Kate Forbes (second from left) and John Swinney (second from right) at the SNP’s annual conference in 2018. Alamy.

Many European states have political parties that exist to convince a part of their population to secede and make their own way in a separate polity. Most of these parties are small, electorally insignificant, and only occasionally violent (as on the French island of Corsica). But they are all likely to be assisted by the turbulence of our political moment.
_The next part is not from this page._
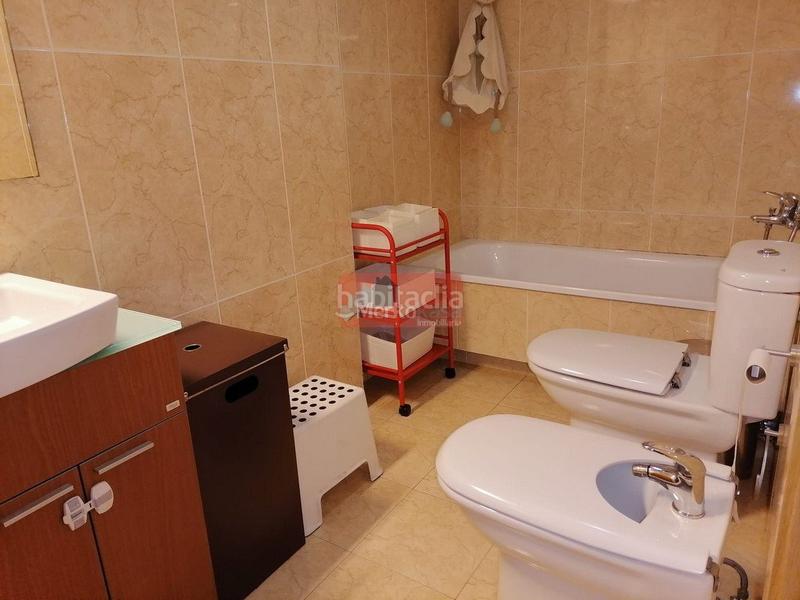 Foto 7761fd1c-50c0-4cc5-89c4-69780c5c6a9b. Location appartement avec chauffage parking dans Residencia - Abella Lugo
Germany hosts two separatist parties—the Bavaria Party and the Free Voters of Saxony, both of which have local followings but attract only a small number of votes. In Italy, the Northern League was established in the early 1990s to create “Padania,” a new state freed from the corruption of Rome. It has since contracted its name to The League to become a small right-wing party and a partner in the current right-wing government. Belgium is divided between Dutch-speaking Flanders in the north and French-speaking Wallonia in the south. The country was expected to split after the 2024 election, but the far-right secessionist party in Flanders, Vlams Belang, came second to the more moderate, centre-right N-VA. After seven months of talks, the N-VA formed a national coalition government with Wallonia’s centre-right party, and Belgium is holding together—for the time, at least.

Spain is a country of passionately autonomist regions and it is currently experiencing a period of strong economic growth. But the country’s prime minister, Pedro Sanchez, is under constant attack, and the fragile coalition he leads has been dependent on the support of Catalonian independence parties. An election in the region last year, however, showed a significant rise in support for Catalonia’s pro-government socialist party. This has weakened both of the region’s secessionist parties and the grip they exercise over Sanchez.

So, a tentative peace has settled over the governments of Europe, relieved for now of the immediate worry that their borders will be challenged and that politics will return to a hectic series of late-night meetings called to avert a national break-up. Yet one country still threatens to split into separate states through the process secessionists like to call liberation, and it is the state that most boldly proclaims its national wholeness: the United Kingdom.